I've got a Fortigate firewall connecting over the internet via public IPs with a Bintec Router (or whatever the hell its called) via IPSec. It's for a customer of ours so they can access a server from one of their partner companies.
The Tunnel is actually active and stays up, but after the Phase 2 timeout (or close to the point where it would time out), data traffic ceases. I've confirmed this by running a steady ping from the Fortigate (using it's internal trusted interface as the source) to the destination server. Since a new ping gets sent every second, it basically counts how long data flows over the tunnel.

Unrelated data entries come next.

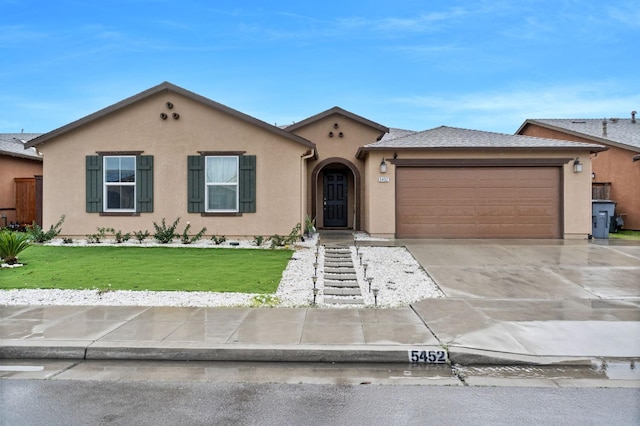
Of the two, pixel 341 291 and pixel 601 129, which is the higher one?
pixel 601 129

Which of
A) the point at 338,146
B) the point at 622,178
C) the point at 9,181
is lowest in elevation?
the point at 9,181

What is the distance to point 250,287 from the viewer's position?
8266 millimetres

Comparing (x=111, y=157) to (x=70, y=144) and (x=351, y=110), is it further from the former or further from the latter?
(x=351, y=110)

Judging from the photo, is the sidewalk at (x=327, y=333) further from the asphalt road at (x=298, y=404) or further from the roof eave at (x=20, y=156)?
the roof eave at (x=20, y=156)

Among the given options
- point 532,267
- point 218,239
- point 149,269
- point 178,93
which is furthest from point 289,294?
point 178,93

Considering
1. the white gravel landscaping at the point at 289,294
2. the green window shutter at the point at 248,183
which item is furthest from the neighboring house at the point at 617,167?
the green window shutter at the point at 248,183

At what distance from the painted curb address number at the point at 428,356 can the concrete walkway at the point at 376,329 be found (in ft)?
0.19

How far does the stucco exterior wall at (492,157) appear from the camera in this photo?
14492mm

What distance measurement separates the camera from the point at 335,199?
1806 centimetres

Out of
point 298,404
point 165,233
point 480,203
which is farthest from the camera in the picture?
point 480,203

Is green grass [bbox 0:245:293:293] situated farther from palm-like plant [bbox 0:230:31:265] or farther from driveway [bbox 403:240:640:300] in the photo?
driveway [bbox 403:240:640:300]

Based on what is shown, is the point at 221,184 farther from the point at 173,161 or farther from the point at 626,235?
the point at 626,235

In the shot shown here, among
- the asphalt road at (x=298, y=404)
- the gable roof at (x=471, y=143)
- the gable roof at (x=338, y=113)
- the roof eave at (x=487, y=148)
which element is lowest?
the asphalt road at (x=298, y=404)

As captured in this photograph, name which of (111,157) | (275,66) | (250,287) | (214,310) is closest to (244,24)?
(275,66)
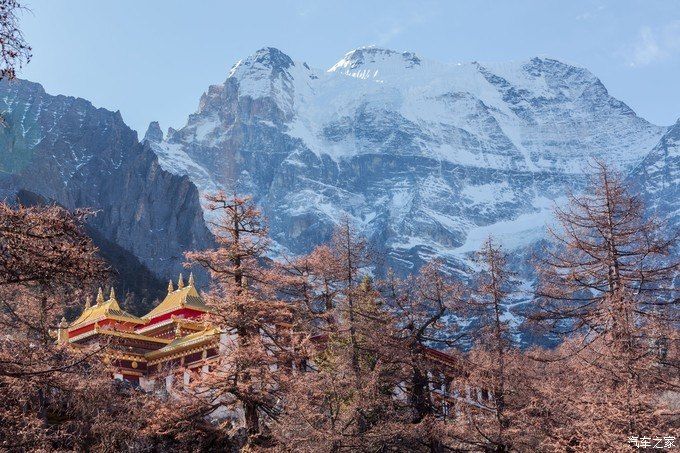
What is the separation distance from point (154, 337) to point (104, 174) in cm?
10324

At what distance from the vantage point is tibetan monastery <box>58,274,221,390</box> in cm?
3644

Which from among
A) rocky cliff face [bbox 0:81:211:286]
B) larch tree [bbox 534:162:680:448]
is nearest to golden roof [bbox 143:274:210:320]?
larch tree [bbox 534:162:680:448]

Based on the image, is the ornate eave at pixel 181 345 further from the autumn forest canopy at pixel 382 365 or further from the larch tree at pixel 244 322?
the larch tree at pixel 244 322

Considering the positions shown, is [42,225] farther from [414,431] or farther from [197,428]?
[414,431]

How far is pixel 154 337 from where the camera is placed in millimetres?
41812

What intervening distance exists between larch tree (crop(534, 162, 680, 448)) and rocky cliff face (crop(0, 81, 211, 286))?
109868mm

I've contacted the techs on the distant end and they seem to have more experience with IPSec tunnels, but they also don't have any concrete answers. We set the Key Life time up from 1,800 seconds to 18,000 seconds. Sure enough, 16,300 seconds later, the tunnel died again, wheras it used to die after about 1,600 seconds.

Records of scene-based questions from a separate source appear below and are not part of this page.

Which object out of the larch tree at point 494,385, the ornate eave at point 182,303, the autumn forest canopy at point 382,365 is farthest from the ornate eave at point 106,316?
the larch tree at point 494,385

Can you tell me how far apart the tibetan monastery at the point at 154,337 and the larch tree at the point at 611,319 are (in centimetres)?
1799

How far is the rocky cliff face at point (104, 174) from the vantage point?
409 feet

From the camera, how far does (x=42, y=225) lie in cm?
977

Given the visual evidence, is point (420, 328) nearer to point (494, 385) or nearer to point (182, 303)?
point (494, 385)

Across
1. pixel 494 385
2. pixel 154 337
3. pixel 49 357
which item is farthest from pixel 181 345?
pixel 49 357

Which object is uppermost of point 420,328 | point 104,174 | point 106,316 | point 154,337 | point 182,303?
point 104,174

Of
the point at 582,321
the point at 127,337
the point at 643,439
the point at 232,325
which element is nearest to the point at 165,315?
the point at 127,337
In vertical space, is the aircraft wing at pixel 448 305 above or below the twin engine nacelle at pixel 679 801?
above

If I click the option "Bring Down" to kill the tunnel, the tunnel suddenly starts working again without actually going down.
I have the option for "Autokey Keepalive" on the Fortigate activated, but the other guys don't have any such option that I could ascertain. Also, Dead Peer Detection is activated in Phase 1.
TL;DR: Anyone have any ideas as to why my IPSec tunnel suddenly stops passing traffic, yet stays online, and instantly resumes sending traffic as soon as I reinitialize the tunnel by hand?
Posts
Second of all: Since I'm testing this connection with neverending Pings, can it be that the tunnel reactivates with TCP or UDP traffic and "ignores" ICMP? I ask because I've noticed that even though the tunnel goes down regularly, it comes back up on it's own, suggesting that maybe an initiated TCP session brought the tunnel back up or something...
In general, the devices will bring up the IPSEC tunnel when "interesting traffic" is observed as defined by the firewall device. So the answer to your question is: it depends. I'm not terribly familiar with the equipment being used (I'm primarily a Cisco guy), but I would expect the tunnel to go down if there were no traffic traversing it.
Is the tunnel going down actually causing a problem? Or does the session get built every time the client goes to access the server? Of course their first attempt might fail if the tunnel isn't built and doesn't get built before the application times out, but a retry should work just fine in that instance.
If you want the tunnel established permanently, you need to keep "interesting traffic" flowing across it. The way we do this for one of our clients is by running a routing protocol across the link (EIGRP in our case since it's pretty chatty).
I just checked it again, and the tunnel is back up and passing traffic. We set it up at around 10 this morning and it stayed up for 4.5 hours, then died for probably about the same amount of time, and now that I'm at home, it's up again. really weird.
I don't really have access to the internal devices on either side, so I can't tell if the firewall builds the connection again after idling it when something comes across. I don't even know if traffic originating from the firewall itself is considered "interesting" enough to rebuild the connection, and I cant really test TCP-based connections because I don't have the option to define a source address or interface when using the telnet or ssh commands on the Fortigate (though I do have the option to choose a source when pinging).
Somehow I think the tunnel is timing out, staying down for the next timeout period and then coming back up for the third timeout. Really strange shit.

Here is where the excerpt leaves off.